Botox for TMJ and Facial Contouring in Washington, DC
What is Masseter Hypertrophy and Temporomandibular Joint Dysfunction?
Temporomandibular Joint Dysfunction, also known at TMJ Syndrome, is a result of hypertrophy (strengthening) of one or both of the masseter muscles located in the lateral cheeks. Hypertrophy of the masseter muscle is typically due to either idiopathic (ie. who knows why) or through excessive use of the muscle due to habitual activities such as tooth grinding (bruxism) or gum chewing.
What are the symptoms of masseter hypertrophy?
Masseter hypertrophy can lead to several conditions, both functional and cosmetic in nature, including:
- Temporomandibular Joint Dysfunction (TMJ Syndrome): Masseter hypertrophy can lead to excessive jaw clenching force, leading to persistent inflammation of the temporomandibular joint (the ‘hinge’ for the lower jaw) located in the lateral face just forward of the ear. This can lead to both pain of the joint when moving the jaw, as well as difficulty with locking jaw, jaw clicking, and difficulty chewing. In extreme cases masseter hypertrophy has led to permanent joint damage and even jaw fractures.
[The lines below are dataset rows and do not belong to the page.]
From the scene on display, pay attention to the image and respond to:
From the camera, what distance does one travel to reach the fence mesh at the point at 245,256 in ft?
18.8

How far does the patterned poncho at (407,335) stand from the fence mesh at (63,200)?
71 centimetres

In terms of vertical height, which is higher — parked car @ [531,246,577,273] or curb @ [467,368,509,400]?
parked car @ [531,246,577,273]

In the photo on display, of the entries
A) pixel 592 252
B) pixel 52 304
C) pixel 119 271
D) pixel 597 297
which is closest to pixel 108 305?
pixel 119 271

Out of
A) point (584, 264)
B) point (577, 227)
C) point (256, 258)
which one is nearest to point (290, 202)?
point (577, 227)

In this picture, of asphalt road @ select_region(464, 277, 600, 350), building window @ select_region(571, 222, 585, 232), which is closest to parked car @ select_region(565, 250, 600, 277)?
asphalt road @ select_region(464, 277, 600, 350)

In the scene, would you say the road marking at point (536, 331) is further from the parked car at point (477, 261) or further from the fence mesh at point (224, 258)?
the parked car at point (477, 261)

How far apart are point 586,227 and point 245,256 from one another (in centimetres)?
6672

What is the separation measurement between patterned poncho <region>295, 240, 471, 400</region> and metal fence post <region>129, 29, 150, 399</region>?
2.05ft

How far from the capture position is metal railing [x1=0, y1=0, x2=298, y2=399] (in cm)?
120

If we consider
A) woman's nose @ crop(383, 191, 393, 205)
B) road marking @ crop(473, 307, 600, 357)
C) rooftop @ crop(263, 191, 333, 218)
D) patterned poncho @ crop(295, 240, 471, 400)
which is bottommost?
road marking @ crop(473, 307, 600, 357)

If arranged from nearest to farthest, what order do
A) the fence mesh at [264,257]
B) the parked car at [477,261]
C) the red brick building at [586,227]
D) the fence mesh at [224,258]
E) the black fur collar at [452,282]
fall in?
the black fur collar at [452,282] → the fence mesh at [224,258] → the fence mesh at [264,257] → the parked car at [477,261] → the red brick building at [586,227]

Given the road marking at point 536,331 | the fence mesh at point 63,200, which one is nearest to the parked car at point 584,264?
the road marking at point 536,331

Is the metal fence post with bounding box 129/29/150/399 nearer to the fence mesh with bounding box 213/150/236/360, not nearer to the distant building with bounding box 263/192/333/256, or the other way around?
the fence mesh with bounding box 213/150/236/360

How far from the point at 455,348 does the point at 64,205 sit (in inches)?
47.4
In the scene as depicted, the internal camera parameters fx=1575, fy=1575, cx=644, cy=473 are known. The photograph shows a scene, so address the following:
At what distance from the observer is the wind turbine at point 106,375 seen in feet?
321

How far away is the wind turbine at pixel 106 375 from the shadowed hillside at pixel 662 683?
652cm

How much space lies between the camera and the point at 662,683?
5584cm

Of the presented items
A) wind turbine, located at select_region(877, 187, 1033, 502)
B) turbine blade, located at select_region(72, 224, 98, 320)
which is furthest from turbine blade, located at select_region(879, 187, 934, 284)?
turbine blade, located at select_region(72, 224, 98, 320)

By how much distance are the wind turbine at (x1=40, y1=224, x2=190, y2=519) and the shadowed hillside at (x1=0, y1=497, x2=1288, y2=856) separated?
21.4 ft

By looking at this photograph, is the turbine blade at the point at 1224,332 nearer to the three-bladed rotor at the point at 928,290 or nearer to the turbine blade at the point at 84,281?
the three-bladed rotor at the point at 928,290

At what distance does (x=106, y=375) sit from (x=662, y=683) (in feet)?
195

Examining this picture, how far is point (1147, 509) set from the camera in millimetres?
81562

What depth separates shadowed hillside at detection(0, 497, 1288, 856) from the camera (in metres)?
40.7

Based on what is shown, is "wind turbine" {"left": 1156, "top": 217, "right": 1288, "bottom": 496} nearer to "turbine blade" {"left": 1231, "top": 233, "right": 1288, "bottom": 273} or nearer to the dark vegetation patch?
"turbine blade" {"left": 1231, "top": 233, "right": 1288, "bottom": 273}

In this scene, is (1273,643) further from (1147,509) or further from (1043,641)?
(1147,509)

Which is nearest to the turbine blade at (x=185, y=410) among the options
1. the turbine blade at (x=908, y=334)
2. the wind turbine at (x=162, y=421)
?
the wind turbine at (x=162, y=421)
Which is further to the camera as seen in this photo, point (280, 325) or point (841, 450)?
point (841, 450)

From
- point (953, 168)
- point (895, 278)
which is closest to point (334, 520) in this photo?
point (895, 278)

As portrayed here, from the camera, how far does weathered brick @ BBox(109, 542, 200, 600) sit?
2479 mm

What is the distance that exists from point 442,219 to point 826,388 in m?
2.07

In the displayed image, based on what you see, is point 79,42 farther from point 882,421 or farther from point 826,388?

- Bruxism / Tooth Grinding: Tooth Grinding, whether conscious or subconscious, can be caused by masseter hypertrophy as well as be the cause of masseter hypertrophy. Excessive grinding of the teeth causes strengthening of the masseter muscle, which in turn makes tooth grinding more damaging to teeth and gums. While a mouthguard worn at night can protect the teeth and gums from damage, it does not stop the actual grinding exercise from occurring which can propagate further hypertrophy of muscles leading to the above mentioned temporomandibular joint dysfunction.
- Widened Lower Face: The masseter muscle is a wide muscle which originates at the lower portion of the lateral jaw and connects to the lateral cheekbone through a ligamentous upper portion. The bulk of the muscular portion in located along the lateral jawbone. When masseter hypertrophy (enlarging) occurs, it can lead to a perceived widening of the lower jaw and lower face, leading to a more ‘square’ facial appearance.
How is Botox used to treat Masseter Hypertrophy, TMJ, Bruxism, and for Facial Contouring?
As a neuromodulator Botox is able to selectively and temporarily reduce muscle activity when injected into muscles. In cases of masseter hypertrophy, or TMJ without masseter hypertrophy, skilled injectors are able to isolate the masseter muscle and inject appropriate amounts of Botox into the muscle. After 3-5 days muscle activity starts to decrease, leading to several effects. With reduced muscle activity less pressure is exerted on the Temporomandibular Joint, typically leading to rapid improvement in both the discomfort and functional symptoms associated with TMJ Syndrome. Secondly, with reduced muscle activity the masseter muscle decreases in size over time. With repeat treatment, typically several treatments every 3-4 months, this can lead to almost complete resolution of both TMJ symptoms as well as damage to teeth from tooth grinding. With repeated treatments the actual size of the masseter muscle will progressively decrease, leading to a noticeable facial slimming effect as the enlarged masseter muscle reverts to a normal, thinner, more sheet like profile.
What are the risks associated with Botox Injection for Masseter Hypertrophy, TMJ, and Facial Contouring?
As with any use of neuromodulators such as Botox, it is important to choose an injection professional with extensive knowledge of facial anatomy, utilizing proper injection techniques, with appropriate doses. Improper masseter muscle injections can lead to salivary gland dysfunction (injection into parotid gland), or inadvertent facial nerve paralysis (injection into facial nerve). Excessive dosing can result in difficulty chewing. While these potential adverse effects are temporary, they happen rarely, if ever, when treatment is performed by or in practices directed by Fellowship Trained Cosmetic Dermatologists.